Considering a Martini
The martini is a precision drink. Making a martini is not an art, it is a science. The ratios need to be exact, the pieces carefully selected, and the way in which everything is combined repeatedly tested.
I know this because for a very long time I did not appreciate it. I have always been fond of gin. At first it tasted like summer to me, because growing up, my parents had gin and tonics when it was warm and they could sit out on the porch. But this is not the true essence of gin and instead I have learned to recognize in it the smell of pine trees. This is why the liquor taste should be so strong—like fresh air, that first sip of strong alcohol pulls us into the present and reminds us that we are in the here and now.
And at first I thought of martinis as only a large glass of booze. I would wave the vermouth over the glass as if the essence of it could somehow travel through the air in to the liquid. A few drops would fall, the texture of the drink would change, I would add bitters, and then would call it a martini. I am afraid to say that there were some negative results from this behavior; the average person is not well prepared to drink a actual glass of largely uncut gin, much less a parade of them.
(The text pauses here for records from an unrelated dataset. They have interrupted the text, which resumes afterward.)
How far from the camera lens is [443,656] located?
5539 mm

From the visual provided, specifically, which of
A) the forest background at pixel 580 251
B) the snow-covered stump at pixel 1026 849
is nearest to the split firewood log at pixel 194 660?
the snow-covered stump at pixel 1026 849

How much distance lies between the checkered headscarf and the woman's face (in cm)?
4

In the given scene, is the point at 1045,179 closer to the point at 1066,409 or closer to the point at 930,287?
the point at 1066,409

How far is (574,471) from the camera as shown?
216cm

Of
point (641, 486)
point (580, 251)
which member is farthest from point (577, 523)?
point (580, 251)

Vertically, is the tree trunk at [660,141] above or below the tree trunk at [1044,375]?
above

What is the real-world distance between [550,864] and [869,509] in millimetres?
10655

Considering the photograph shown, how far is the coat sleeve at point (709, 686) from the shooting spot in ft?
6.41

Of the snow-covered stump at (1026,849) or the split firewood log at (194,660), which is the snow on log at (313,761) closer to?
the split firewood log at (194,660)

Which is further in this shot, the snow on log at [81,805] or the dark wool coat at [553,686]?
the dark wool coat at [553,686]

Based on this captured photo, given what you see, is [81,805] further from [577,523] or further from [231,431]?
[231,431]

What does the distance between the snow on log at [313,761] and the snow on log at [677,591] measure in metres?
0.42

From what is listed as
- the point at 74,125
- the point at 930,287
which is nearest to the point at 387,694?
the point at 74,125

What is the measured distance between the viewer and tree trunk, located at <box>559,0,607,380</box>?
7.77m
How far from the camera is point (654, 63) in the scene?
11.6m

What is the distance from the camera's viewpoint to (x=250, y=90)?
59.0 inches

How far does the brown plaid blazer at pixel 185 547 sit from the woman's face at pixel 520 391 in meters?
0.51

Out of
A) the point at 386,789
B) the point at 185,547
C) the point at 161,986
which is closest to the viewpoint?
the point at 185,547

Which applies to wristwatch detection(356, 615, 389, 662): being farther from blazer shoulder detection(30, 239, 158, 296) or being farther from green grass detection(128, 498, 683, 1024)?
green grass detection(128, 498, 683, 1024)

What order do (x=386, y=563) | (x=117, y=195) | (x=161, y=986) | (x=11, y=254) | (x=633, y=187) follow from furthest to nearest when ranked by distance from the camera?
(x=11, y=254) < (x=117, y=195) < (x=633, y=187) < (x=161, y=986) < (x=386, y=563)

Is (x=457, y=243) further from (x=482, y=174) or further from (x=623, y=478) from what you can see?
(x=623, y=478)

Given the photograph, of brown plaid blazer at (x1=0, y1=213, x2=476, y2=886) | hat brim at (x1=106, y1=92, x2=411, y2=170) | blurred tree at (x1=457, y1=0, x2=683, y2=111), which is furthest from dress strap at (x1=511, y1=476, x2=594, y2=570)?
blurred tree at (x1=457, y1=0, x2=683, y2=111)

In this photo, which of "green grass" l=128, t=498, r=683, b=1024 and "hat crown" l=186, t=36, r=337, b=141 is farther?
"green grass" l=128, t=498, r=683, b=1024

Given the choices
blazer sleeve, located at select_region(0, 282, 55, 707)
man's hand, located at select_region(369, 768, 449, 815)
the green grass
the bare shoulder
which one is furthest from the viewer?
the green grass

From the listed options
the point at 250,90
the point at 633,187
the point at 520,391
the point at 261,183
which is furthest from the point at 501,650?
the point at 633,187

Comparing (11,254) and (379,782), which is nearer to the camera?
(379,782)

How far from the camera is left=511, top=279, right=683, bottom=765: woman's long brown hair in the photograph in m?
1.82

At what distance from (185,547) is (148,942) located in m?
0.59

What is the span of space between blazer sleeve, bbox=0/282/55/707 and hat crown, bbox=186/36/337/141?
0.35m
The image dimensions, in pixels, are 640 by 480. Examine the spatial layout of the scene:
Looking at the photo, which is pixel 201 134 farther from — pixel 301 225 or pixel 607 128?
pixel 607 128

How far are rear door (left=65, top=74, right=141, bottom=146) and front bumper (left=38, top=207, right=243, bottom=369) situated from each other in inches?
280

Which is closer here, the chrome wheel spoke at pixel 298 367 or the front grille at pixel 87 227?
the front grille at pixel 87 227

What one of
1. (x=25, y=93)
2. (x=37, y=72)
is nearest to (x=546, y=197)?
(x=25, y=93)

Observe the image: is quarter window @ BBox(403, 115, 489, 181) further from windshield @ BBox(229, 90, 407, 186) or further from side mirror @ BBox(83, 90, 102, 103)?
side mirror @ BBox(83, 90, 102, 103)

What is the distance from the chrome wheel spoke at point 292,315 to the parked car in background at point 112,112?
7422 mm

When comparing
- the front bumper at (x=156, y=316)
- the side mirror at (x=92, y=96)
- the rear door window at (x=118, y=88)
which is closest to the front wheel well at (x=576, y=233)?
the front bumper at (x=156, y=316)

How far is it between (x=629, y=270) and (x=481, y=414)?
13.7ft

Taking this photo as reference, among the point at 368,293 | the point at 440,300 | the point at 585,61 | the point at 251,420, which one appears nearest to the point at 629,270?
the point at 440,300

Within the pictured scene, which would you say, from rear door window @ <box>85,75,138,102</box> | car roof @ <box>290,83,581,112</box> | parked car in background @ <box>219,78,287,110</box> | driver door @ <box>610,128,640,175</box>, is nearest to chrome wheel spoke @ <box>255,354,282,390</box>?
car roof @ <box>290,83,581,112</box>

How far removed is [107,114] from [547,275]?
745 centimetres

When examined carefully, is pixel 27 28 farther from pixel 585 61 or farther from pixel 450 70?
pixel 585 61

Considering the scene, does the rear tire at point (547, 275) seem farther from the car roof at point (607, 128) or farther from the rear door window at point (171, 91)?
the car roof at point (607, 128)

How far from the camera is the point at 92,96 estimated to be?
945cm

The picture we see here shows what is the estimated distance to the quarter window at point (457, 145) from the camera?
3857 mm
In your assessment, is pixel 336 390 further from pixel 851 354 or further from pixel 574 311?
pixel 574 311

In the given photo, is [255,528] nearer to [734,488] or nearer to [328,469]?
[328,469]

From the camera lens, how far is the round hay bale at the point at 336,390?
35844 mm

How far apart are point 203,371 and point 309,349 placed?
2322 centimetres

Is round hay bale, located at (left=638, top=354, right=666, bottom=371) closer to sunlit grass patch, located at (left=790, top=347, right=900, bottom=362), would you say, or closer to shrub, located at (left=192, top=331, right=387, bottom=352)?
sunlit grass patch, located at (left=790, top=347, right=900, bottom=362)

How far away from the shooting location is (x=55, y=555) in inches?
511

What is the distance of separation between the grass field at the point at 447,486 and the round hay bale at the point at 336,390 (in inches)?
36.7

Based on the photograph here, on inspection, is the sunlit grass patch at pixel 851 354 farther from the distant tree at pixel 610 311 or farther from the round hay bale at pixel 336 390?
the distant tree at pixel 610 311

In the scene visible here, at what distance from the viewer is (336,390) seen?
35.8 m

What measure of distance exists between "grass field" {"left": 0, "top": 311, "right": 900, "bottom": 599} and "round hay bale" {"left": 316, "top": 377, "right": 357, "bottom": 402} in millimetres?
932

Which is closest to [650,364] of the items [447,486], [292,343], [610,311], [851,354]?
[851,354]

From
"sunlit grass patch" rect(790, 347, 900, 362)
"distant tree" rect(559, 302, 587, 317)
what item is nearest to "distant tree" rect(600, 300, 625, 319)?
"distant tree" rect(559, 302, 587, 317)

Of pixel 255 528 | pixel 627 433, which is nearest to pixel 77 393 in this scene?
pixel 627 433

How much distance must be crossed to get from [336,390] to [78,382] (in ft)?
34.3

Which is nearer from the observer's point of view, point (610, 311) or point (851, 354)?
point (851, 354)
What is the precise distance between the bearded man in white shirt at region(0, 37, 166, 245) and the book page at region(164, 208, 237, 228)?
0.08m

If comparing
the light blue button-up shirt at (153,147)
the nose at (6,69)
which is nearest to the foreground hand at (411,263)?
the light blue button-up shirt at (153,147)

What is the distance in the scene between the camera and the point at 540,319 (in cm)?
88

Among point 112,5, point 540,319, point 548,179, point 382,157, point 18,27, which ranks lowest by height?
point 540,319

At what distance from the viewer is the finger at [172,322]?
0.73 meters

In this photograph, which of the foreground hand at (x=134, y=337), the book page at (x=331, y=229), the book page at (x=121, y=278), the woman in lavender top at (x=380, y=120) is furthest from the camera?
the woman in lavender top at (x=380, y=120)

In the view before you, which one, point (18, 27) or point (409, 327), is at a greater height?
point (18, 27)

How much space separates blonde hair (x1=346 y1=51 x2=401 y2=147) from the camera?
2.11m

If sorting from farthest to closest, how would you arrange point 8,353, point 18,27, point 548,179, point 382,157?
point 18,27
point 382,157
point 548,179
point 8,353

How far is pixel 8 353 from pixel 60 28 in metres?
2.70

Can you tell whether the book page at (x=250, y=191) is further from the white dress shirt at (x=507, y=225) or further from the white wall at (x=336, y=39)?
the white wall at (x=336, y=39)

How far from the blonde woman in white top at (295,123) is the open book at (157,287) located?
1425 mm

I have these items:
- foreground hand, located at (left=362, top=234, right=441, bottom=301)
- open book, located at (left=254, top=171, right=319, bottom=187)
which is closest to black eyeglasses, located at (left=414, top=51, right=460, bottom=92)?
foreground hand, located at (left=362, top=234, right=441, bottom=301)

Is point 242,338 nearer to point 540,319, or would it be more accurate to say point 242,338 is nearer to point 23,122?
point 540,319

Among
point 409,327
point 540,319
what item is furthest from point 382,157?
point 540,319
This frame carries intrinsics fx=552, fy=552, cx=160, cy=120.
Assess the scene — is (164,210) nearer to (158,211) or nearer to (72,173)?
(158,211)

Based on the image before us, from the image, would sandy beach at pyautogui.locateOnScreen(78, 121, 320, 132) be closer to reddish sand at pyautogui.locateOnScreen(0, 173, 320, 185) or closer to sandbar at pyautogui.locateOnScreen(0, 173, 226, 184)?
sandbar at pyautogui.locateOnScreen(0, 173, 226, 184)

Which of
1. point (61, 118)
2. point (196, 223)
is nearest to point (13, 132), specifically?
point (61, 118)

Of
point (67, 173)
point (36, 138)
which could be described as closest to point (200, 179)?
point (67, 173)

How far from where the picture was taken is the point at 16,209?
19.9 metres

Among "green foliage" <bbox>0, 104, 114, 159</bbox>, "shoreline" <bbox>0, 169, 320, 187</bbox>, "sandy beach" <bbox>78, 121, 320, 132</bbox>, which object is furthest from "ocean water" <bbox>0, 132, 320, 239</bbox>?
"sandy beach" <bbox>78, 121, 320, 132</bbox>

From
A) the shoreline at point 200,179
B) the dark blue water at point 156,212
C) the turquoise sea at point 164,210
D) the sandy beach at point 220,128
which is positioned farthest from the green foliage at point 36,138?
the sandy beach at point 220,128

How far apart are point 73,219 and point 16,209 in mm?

Since then I have learned that mysticism does not create a good cocktail. I bought a jigger and accepted the fact that a bottle of vermouth does not last six months. Then learned about ratios. There isn’t just a big difference between a martini that is seven or eight parts gin with one part vermouth compared to a martini that is three or four parts gin with one part vermouth; there is a big difference between a martini that is six parts gin and a martini that is four parts gin.
In retrospect, this is not surprising. When I made pizza dough with too much yeast, it rose too fast. I once added too much oregano to my eggs and found them inedible. So why shouldn’t any change in the amount of vermouth have an effect on the resulting martini? There is, after all, a reason why a martini with more gin is dry. Like cold air and dust, gin makes you reach for water and leaves the skin feeling dry.
Vermouth is more moderating. It smells like wine and even dry vermouth has a sweetness to it. Combine the dryness of the gin and the sweetness of the vermouth and you create these undercurrents, like the air at the edge of a storm. They mix and tumble, falling in and out of each other as the bitters tumble between the fronts. Dry martinis, then, are like a high pressure system, lots of cool, dry air that bring good weather and light winds. In comparison a martini with lots of vermouth is a low pressure system. That circling warm, sweet air brings storms and strong winds. All of which speaks to the versatility of the drink. You want rain, you add vermouth. And if you want a cool fall day, I would use a ratio of eight to one.